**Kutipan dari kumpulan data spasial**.

╭──

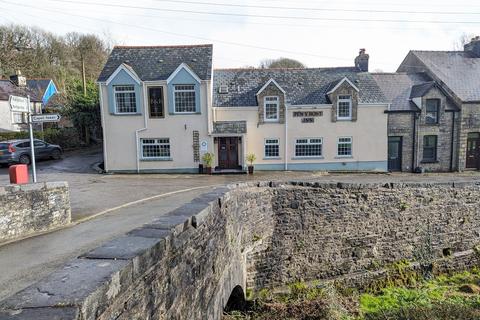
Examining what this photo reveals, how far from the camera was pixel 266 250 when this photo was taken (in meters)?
10.4

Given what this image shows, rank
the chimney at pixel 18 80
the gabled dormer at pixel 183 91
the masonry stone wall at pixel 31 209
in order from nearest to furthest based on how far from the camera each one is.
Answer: the masonry stone wall at pixel 31 209 → the gabled dormer at pixel 183 91 → the chimney at pixel 18 80

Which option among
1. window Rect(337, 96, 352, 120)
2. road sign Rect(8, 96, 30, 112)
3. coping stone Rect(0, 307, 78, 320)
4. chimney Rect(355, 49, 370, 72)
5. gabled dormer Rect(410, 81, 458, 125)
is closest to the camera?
coping stone Rect(0, 307, 78, 320)

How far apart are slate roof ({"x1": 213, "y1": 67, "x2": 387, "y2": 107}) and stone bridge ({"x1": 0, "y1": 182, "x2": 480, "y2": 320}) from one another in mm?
10627

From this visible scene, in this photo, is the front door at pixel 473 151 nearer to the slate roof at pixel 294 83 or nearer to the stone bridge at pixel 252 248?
the slate roof at pixel 294 83

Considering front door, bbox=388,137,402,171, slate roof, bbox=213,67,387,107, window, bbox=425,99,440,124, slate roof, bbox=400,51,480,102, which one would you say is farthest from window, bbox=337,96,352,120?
slate roof, bbox=400,51,480,102

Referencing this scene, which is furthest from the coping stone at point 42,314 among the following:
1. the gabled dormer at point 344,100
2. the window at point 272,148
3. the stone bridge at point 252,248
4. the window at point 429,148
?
the window at point 429,148

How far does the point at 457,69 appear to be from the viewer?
2514cm

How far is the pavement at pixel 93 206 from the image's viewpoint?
6555mm

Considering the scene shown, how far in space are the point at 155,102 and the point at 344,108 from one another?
38.5 ft

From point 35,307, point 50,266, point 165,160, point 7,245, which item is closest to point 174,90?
point 165,160

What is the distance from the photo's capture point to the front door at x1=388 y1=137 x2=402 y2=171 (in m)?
23.0

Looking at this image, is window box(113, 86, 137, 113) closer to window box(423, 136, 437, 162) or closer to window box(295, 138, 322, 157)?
window box(295, 138, 322, 157)

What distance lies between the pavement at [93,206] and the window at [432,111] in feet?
12.9

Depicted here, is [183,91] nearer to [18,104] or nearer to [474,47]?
[18,104]
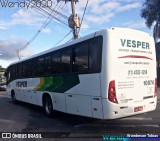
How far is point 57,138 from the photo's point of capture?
825 cm

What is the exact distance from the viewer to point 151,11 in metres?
35.4

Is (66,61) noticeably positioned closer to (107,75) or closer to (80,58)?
(80,58)

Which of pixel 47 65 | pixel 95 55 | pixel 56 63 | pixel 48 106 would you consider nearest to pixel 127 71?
pixel 95 55

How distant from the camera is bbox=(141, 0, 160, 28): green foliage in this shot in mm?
35134

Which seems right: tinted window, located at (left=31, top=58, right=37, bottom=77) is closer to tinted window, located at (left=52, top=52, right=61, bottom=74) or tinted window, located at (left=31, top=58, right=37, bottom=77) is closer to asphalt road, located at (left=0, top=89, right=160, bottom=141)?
tinted window, located at (left=52, top=52, right=61, bottom=74)

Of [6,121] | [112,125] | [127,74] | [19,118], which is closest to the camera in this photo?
[127,74]

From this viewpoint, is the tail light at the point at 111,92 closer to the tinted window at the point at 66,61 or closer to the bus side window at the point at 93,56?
the bus side window at the point at 93,56

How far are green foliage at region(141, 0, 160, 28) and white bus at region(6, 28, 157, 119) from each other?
26.7 meters

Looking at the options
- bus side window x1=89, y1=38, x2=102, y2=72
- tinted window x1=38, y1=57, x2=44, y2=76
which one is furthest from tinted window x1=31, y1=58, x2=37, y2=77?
bus side window x1=89, y1=38, x2=102, y2=72

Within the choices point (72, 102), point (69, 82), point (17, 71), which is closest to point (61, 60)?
point (69, 82)

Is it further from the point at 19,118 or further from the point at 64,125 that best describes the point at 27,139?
the point at 19,118

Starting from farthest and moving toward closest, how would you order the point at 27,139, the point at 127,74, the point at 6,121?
the point at 6,121
the point at 127,74
the point at 27,139

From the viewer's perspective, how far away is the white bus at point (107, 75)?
333 inches

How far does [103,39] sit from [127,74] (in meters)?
1.37
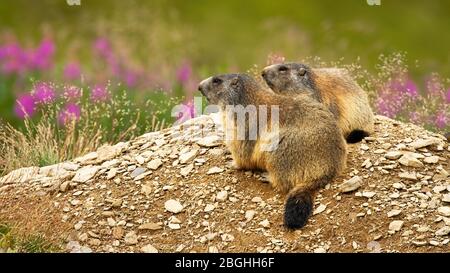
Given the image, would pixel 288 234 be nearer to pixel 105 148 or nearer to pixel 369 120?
pixel 369 120

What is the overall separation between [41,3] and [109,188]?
10.7 m

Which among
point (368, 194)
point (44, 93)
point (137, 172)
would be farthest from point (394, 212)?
point (44, 93)

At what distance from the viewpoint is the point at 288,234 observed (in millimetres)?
7465

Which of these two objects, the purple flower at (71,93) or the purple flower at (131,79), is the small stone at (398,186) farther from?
the purple flower at (131,79)

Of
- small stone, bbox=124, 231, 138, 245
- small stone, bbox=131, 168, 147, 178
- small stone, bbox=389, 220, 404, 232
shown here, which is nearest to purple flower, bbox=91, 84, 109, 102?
small stone, bbox=131, 168, 147, 178

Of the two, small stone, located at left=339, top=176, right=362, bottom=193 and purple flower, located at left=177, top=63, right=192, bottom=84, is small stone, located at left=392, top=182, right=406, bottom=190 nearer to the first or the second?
small stone, located at left=339, top=176, right=362, bottom=193

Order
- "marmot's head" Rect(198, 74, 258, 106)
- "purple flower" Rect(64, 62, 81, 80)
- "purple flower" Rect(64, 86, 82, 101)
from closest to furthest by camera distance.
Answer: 1. "marmot's head" Rect(198, 74, 258, 106)
2. "purple flower" Rect(64, 86, 82, 101)
3. "purple flower" Rect(64, 62, 81, 80)

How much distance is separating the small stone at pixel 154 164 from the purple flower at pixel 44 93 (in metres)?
1.95

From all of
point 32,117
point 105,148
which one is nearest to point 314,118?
point 105,148

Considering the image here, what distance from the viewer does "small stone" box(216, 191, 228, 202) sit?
796cm

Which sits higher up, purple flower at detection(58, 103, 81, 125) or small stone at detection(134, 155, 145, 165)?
purple flower at detection(58, 103, 81, 125)

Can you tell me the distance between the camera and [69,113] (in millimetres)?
9867

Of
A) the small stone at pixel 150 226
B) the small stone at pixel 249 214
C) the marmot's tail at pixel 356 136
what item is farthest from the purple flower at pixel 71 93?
the marmot's tail at pixel 356 136

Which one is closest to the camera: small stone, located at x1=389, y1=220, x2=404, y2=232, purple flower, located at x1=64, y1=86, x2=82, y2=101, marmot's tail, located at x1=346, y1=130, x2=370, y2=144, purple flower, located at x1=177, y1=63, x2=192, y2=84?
small stone, located at x1=389, y1=220, x2=404, y2=232
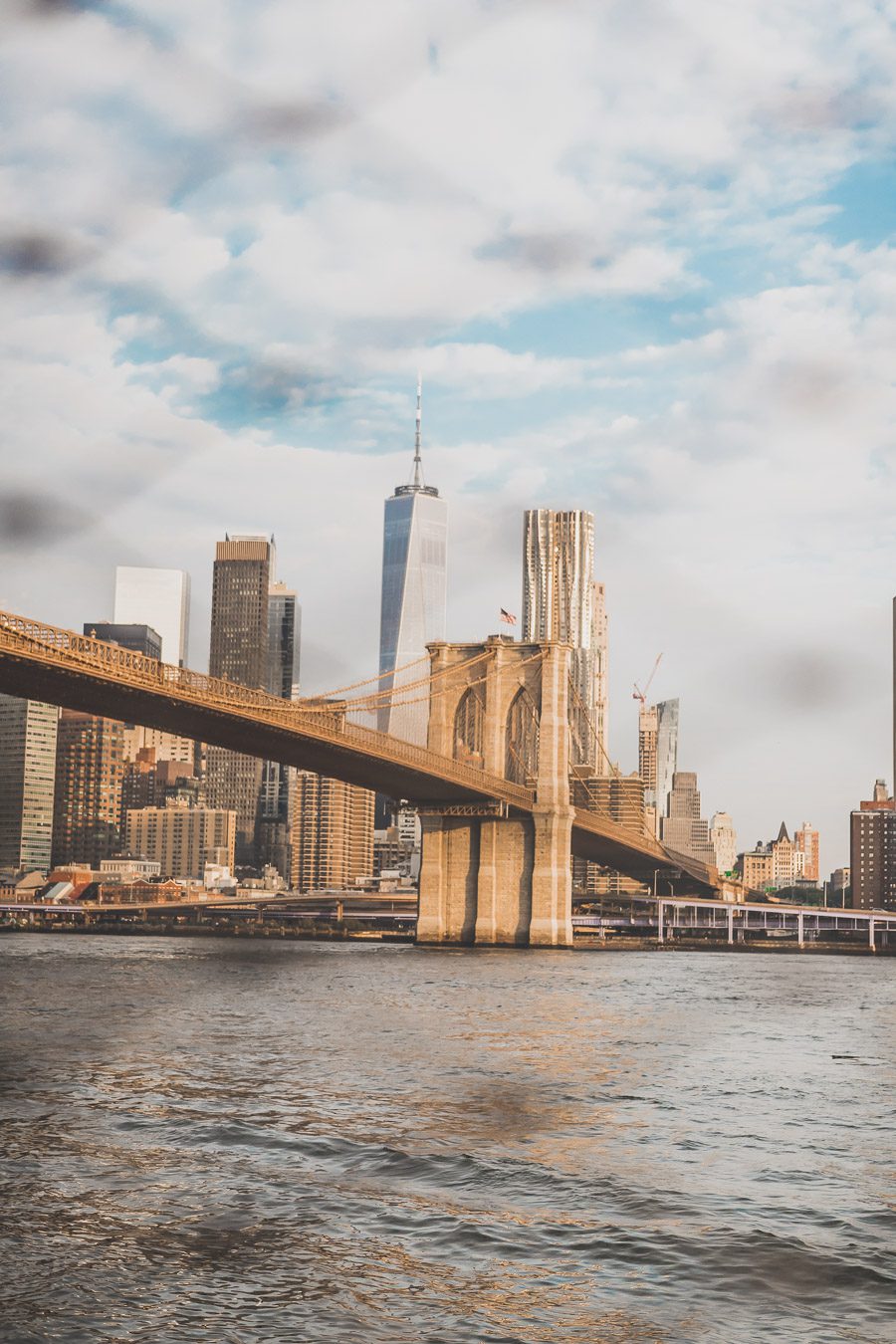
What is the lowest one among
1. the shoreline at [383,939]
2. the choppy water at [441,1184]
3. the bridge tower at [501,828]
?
the shoreline at [383,939]

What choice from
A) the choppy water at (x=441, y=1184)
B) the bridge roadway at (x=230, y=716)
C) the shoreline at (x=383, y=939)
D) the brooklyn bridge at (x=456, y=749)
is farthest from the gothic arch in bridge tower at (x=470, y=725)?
the choppy water at (x=441, y=1184)

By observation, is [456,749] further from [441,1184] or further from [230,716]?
[441,1184]

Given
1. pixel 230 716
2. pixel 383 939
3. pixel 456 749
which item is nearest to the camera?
pixel 230 716

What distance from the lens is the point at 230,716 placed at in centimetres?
7019

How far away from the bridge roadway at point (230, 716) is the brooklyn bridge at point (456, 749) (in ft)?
0.37

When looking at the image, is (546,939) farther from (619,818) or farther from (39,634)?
(619,818)

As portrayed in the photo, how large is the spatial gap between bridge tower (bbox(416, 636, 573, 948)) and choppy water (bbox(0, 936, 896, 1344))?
59.2 m

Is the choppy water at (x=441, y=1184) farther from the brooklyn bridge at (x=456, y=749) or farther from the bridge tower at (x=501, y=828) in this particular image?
the bridge tower at (x=501, y=828)

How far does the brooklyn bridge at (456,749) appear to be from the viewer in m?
66.3

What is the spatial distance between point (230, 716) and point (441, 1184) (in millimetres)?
53749

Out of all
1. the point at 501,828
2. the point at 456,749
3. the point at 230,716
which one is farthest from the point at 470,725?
the point at 230,716

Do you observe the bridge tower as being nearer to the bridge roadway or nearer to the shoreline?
the bridge roadway

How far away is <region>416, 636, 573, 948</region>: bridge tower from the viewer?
97.7 meters

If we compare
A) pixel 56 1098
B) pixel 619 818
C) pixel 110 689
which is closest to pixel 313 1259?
pixel 56 1098
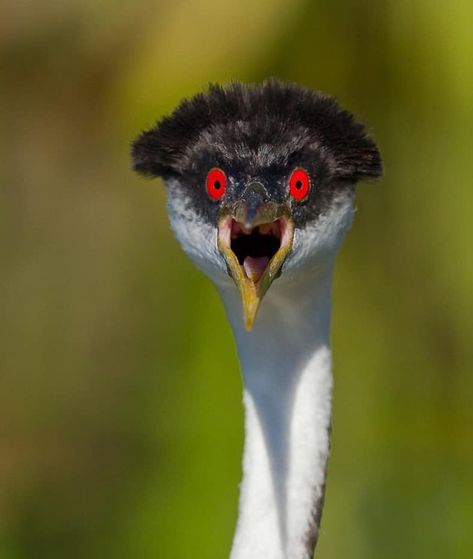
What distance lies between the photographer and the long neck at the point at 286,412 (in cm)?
341

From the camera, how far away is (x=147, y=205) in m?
8.34

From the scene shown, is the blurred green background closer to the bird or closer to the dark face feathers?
the bird

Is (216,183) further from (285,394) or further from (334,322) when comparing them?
(334,322)

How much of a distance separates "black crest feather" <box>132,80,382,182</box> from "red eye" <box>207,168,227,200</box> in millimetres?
75

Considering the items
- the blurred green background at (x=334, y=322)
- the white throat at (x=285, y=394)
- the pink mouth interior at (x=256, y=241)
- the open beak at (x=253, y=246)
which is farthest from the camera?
the blurred green background at (x=334, y=322)

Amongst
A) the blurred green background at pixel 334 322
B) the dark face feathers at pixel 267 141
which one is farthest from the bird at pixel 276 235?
the blurred green background at pixel 334 322

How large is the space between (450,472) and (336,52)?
208cm

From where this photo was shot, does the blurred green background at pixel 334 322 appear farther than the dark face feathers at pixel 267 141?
Yes

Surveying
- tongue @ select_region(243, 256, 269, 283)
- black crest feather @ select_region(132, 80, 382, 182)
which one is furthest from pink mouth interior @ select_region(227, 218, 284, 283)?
black crest feather @ select_region(132, 80, 382, 182)

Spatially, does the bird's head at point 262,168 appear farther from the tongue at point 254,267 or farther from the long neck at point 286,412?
the long neck at point 286,412

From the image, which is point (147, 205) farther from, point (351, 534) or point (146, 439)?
point (351, 534)

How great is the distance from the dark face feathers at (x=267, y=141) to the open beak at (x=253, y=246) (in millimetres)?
63

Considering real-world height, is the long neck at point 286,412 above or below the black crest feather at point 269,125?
below

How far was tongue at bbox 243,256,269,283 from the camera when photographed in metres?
3.17
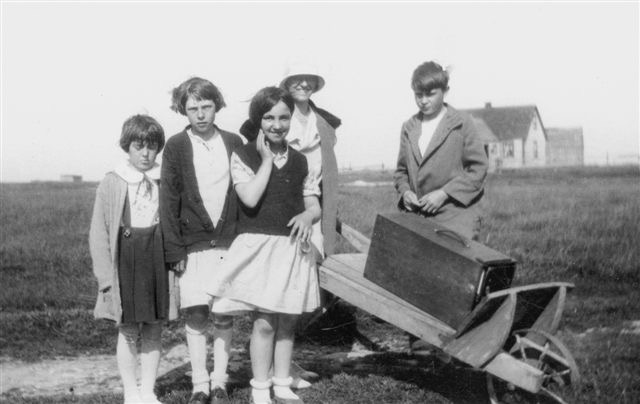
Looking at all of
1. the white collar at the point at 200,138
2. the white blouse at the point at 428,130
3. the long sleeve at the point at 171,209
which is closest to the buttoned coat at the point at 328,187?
the white blouse at the point at 428,130

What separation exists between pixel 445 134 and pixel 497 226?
24.3 ft

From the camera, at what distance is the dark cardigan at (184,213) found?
4348 mm

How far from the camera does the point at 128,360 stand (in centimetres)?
441

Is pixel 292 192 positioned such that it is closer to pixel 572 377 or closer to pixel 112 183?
pixel 112 183

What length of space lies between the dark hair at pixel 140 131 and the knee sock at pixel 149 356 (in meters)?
1.22

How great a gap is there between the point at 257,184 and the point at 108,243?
106 cm

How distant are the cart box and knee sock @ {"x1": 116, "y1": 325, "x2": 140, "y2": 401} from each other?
164 centimetres

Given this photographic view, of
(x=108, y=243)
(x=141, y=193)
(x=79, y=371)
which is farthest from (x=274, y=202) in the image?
(x=79, y=371)

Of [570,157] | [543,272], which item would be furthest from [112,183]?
[570,157]

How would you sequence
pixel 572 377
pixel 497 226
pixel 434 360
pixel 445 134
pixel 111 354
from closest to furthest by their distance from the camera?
pixel 572 377 → pixel 445 134 → pixel 434 360 → pixel 111 354 → pixel 497 226

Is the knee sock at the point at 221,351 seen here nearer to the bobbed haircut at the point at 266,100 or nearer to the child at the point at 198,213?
the child at the point at 198,213

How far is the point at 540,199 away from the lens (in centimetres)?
1612

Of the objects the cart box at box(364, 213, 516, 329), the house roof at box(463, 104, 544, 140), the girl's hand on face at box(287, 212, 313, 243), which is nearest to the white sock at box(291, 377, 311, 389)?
the cart box at box(364, 213, 516, 329)

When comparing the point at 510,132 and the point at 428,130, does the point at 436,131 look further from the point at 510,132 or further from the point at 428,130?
the point at 510,132
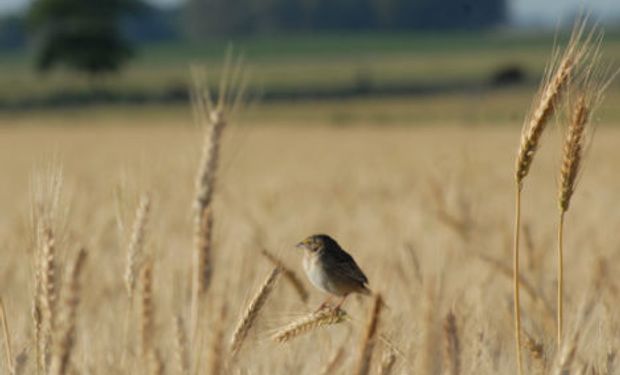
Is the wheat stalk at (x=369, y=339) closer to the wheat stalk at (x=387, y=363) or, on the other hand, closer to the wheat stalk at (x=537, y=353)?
the wheat stalk at (x=387, y=363)

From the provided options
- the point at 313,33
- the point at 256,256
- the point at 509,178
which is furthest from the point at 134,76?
the point at 256,256

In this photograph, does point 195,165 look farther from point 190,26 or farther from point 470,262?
point 190,26

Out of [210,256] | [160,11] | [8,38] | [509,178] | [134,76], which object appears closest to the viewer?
[210,256]

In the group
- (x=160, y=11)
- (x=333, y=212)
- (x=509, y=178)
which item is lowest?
(x=160, y=11)

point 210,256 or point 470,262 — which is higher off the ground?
point 210,256

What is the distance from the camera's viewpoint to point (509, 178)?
44.5 feet

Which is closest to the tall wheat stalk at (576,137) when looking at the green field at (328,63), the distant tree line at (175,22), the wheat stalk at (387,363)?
the wheat stalk at (387,363)

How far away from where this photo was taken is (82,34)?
7788cm

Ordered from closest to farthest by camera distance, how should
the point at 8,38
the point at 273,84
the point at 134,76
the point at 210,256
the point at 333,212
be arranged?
the point at 210,256, the point at 333,212, the point at 273,84, the point at 134,76, the point at 8,38

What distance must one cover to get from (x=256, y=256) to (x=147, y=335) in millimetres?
3288

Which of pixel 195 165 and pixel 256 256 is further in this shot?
pixel 256 256

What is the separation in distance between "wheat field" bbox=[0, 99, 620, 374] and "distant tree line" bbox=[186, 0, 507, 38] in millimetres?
93625

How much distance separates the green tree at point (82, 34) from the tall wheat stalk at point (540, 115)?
7198cm

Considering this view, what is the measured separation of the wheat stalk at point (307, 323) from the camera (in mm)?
2082
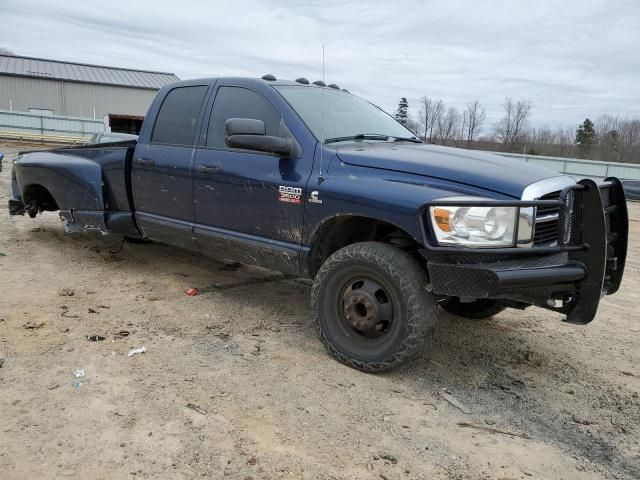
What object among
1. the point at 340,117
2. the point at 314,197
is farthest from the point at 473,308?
the point at 340,117

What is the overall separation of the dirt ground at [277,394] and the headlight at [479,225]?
39.1 inches

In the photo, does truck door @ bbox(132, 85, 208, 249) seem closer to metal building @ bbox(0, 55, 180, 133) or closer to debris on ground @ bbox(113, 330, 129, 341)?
debris on ground @ bbox(113, 330, 129, 341)

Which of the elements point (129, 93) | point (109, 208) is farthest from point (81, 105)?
point (109, 208)

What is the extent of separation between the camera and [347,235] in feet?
12.6

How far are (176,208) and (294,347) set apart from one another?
5.64 ft

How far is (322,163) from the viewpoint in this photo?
143 inches

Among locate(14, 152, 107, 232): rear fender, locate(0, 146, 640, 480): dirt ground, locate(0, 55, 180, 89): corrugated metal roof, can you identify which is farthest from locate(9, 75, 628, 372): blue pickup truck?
locate(0, 55, 180, 89): corrugated metal roof

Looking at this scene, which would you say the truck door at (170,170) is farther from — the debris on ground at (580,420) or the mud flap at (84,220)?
the debris on ground at (580,420)

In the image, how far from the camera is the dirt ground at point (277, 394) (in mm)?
2504

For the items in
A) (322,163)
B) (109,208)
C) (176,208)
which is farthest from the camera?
(109,208)

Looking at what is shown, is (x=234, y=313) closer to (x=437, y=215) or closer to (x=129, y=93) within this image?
(x=437, y=215)

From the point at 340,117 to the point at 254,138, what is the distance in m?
0.85

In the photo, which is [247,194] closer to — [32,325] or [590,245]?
Answer: [32,325]

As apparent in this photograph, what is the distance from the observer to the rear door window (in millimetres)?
4602
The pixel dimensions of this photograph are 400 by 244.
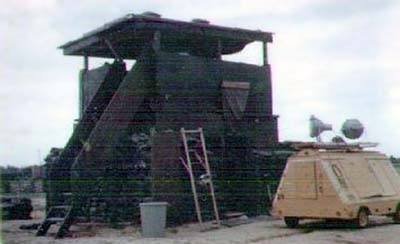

╰──

**RINCIAN TUGAS**.
Pilih semua baris pada butir-butir di atas yang memuat kata "dormer", lalu salin baris-baris tersebut.

**JAWABAN LATIHAN**.
the gabled dormer at pixel 183 91
Answer: the masonry stone wall at pixel 31 209 → the gabled dormer at pixel 183 91 → the chimney at pixel 18 80
5. gabled dormer Rect(410, 81, 458, 125)
1. the gabled dormer at point 344,100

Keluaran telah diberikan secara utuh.